Whatever they are, these surveys do represent an enormous business, used particularly heavily in market research. The trade magazine Inside Research has estimated that spending on online market research will reach $2.05 billion in the United States and $4.45 billion globally this year, and that data gathered online will account for nearly half of all survey research spending.
Yesterday I asked Laurence Gold, the magazine’s editor and publisher, what the industry is thinking about in its use of non-probability samples. “The industry is thinking fast and cheap,” he said.
The validity and reliability of such research is an open question, Gold noted; market researchers have tried to gauge it by seeing if results can be replicated across surveys, with uneven results. There’s been a push recently, he added, to try to improve data quality.
Gold also noted that difficulties getting a high response rate to random-sample surveys is an argument used in favor of non-probability samples. But Yeager, Krosnick and their co-authors take up that point, noting that the probability samples in their study were more accurate despite less than optimal response rates (as a great deal of other research also has shown), while the opt-in internet panels were less accurate regardless of their response rates (which mostly were as low or lower).
Yeager and Krosnick compared the surveys against benchmark measures from high-quality federal government data, using demographic parameters (age, sex, race, education, region, income, marital and employment status, size of household and the like) and non-demographics such as frequency of smoking and drinking, and possession of a passport or driver’s license. Average absolute error without weighting was 3.5 percentage points for one probability sample (telephone) and 3.3 points for the other (a probability-based internet panel), vs. anywhere from 4.9 to 9.9 points for the opt-in online panels.
Differences persisted in weighted data; the highest single error was twice as high in one of the non-probability samples (17.8 points off the benchmark) as it was in either of the probability samples (9 points off).
Largest absolute errors also were larger for the non-probability samples. And in another measure, the weighted probability samples were significantly different from the benchmarks 31 percent of the time for the telephone survey and 46 percent of the time for the probability-based internet panel, vs. anywhere from 62 to 77 percent of the time for the opt-in online panels.

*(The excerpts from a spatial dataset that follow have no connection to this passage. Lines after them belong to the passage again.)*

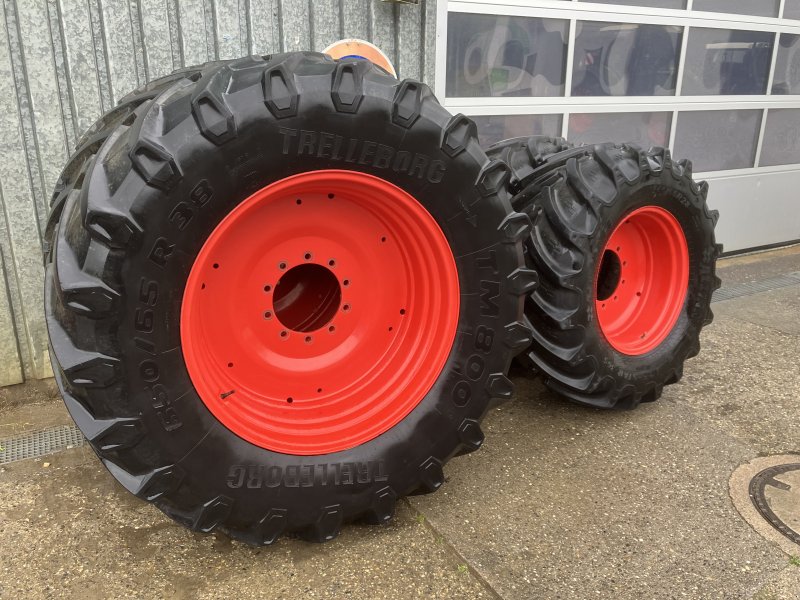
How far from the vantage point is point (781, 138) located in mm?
6188

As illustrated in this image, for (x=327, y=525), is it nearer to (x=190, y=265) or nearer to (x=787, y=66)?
(x=190, y=265)

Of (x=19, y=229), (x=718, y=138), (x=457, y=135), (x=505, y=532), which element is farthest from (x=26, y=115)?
(x=718, y=138)

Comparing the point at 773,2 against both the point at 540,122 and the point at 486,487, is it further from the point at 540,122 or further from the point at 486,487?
the point at 486,487

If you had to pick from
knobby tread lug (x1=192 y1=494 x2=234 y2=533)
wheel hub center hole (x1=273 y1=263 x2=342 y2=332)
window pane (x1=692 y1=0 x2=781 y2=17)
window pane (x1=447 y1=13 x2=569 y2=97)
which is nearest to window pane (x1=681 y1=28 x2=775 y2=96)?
window pane (x1=692 y1=0 x2=781 y2=17)

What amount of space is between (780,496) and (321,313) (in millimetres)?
1910

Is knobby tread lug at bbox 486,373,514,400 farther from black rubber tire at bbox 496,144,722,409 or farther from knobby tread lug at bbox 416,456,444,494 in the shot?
black rubber tire at bbox 496,144,722,409

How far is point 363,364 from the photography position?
2.29 metres

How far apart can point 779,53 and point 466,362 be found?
5.51 m

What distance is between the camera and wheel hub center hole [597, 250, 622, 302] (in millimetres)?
3115

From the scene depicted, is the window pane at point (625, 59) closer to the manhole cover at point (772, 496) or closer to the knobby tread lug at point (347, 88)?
the manhole cover at point (772, 496)

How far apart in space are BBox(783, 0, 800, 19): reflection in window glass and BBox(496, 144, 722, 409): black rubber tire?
12.9ft

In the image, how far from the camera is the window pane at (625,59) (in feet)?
15.8

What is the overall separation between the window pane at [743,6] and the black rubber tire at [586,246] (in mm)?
3051

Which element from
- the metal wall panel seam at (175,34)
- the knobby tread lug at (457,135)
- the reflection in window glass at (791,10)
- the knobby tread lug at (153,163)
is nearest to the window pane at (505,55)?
the metal wall panel seam at (175,34)
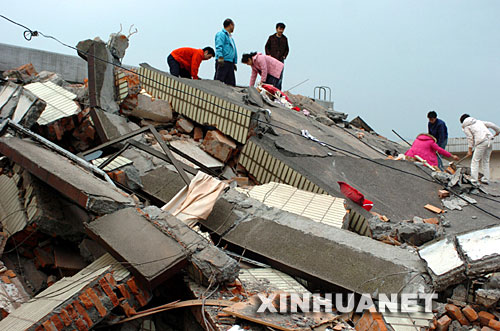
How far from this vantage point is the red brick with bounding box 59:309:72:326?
322 cm

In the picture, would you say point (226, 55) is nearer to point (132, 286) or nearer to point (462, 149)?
point (132, 286)

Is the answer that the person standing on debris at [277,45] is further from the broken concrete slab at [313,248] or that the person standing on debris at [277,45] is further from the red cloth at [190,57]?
the broken concrete slab at [313,248]

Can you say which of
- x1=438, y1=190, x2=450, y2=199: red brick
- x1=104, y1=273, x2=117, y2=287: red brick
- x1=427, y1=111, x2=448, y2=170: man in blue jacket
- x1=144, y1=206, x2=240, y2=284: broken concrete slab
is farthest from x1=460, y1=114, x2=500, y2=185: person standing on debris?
x1=104, y1=273, x2=117, y2=287: red brick

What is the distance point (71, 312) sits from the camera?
327cm

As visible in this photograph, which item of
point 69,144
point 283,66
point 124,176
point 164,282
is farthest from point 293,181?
point 283,66

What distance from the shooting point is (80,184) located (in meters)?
4.11

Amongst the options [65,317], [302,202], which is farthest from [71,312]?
[302,202]

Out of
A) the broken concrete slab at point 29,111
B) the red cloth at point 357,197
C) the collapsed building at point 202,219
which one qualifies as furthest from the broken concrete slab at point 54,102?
the red cloth at point 357,197

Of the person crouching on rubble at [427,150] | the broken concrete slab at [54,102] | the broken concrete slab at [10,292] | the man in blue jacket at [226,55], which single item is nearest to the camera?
the broken concrete slab at [10,292]

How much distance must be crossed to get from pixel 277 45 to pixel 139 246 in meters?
7.93

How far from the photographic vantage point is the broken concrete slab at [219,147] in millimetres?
6684

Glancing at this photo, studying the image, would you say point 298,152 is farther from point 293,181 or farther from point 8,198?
point 8,198

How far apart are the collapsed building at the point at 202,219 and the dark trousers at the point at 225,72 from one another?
78.9 inches

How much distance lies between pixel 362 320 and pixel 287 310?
0.64 metres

While this paper is the first to evaluate the subject in such detail, intimations of these problems were posted in a blog item this summer by Reg Baker, COO of the research firm Market Strategies International. Estimates of smoking prevalence were similar in three probability samples, he reported, but less similar – with variation of as many as 14 points – in 17 opt-in online panels. In such panels, he said, “the results we get for any given study are highly dependent (and mostly unpredictable) on the panel we use. This is not good news.”

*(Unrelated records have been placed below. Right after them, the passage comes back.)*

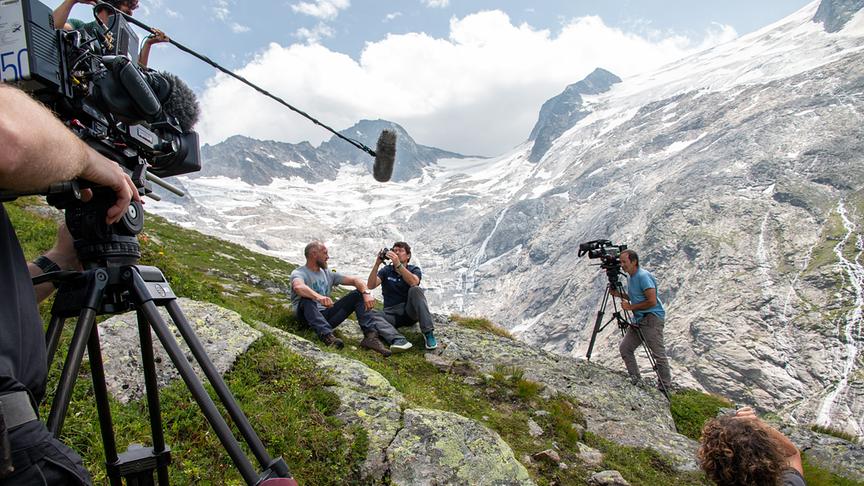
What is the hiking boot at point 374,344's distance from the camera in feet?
29.8

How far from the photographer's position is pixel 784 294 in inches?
3935

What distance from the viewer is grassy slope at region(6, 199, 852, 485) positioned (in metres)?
3.99

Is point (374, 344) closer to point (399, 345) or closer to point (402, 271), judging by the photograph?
point (399, 345)

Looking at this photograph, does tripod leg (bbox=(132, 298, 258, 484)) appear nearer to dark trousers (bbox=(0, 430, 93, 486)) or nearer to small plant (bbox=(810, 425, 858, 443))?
dark trousers (bbox=(0, 430, 93, 486))

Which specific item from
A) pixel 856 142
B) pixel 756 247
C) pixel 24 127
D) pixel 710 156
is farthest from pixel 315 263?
pixel 710 156

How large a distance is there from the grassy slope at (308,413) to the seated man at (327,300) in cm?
39

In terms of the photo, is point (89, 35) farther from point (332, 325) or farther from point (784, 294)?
point (784, 294)

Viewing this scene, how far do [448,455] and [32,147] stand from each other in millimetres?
4579

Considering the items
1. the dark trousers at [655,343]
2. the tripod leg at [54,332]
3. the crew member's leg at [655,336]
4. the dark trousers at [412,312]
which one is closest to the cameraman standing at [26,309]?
the tripod leg at [54,332]

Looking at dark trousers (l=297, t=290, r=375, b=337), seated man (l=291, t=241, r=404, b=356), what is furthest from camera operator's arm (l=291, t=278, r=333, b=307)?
dark trousers (l=297, t=290, r=375, b=337)

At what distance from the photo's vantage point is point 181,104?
289cm

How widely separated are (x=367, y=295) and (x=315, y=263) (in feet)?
4.22

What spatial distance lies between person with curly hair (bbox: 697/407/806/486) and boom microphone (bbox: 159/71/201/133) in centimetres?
500

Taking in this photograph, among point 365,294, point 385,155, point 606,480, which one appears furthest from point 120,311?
point 365,294
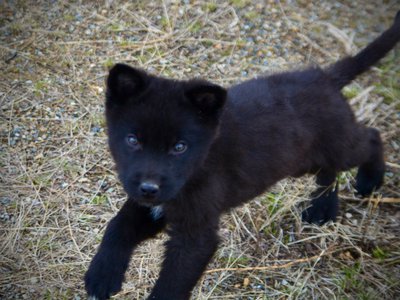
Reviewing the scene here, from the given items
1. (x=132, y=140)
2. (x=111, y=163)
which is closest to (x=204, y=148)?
(x=132, y=140)

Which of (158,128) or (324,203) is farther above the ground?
(158,128)

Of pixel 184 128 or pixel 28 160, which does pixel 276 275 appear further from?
pixel 28 160

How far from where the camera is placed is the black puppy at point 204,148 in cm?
384

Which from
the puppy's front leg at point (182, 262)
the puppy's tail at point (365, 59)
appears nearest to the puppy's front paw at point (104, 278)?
the puppy's front leg at point (182, 262)

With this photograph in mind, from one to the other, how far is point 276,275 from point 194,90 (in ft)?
6.73

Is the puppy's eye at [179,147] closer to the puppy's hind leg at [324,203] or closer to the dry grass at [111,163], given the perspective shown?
the dry grass at [111,163]

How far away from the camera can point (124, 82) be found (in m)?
3.92

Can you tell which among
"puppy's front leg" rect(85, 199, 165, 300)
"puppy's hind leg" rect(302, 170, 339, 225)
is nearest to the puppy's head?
"puppy's front leg" rect(85, 199, 165, 300)

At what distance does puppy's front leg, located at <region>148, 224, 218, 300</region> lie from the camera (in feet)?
13.4

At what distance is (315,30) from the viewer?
7.26 m

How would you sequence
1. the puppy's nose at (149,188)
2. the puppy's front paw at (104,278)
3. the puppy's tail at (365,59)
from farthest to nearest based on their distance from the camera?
the puppy's tail at (365,59) → the puppy's front paw at (104,278) → the puppy's nose at (149,188)

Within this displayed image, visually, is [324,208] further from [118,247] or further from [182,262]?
[118,247]

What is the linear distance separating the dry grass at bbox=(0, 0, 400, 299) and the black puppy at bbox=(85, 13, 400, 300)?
58 cm

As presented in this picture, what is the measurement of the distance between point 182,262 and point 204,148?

Yeager and Krosnick, meanwhile, provide one more eye-opener: The average highest weight for any one respondent across the opt-in online samples was 30 – one respondent, that is, standing for the equivalent of 30 in the full dataset. (And one went as high as 70.) The highest weights in the two probability samples, by contrast, were 5 and 8.
Non-probability research often is done to assess relationships between variables – but not to measure the magnitude of such associations, much less population values, such as how many people think or do X, Y or Z. If that is a researcher’s aim, Yeager and Krosnick say, “non-probability sample surveys appear to be considerably less suited to that goal than probability sample surveys.”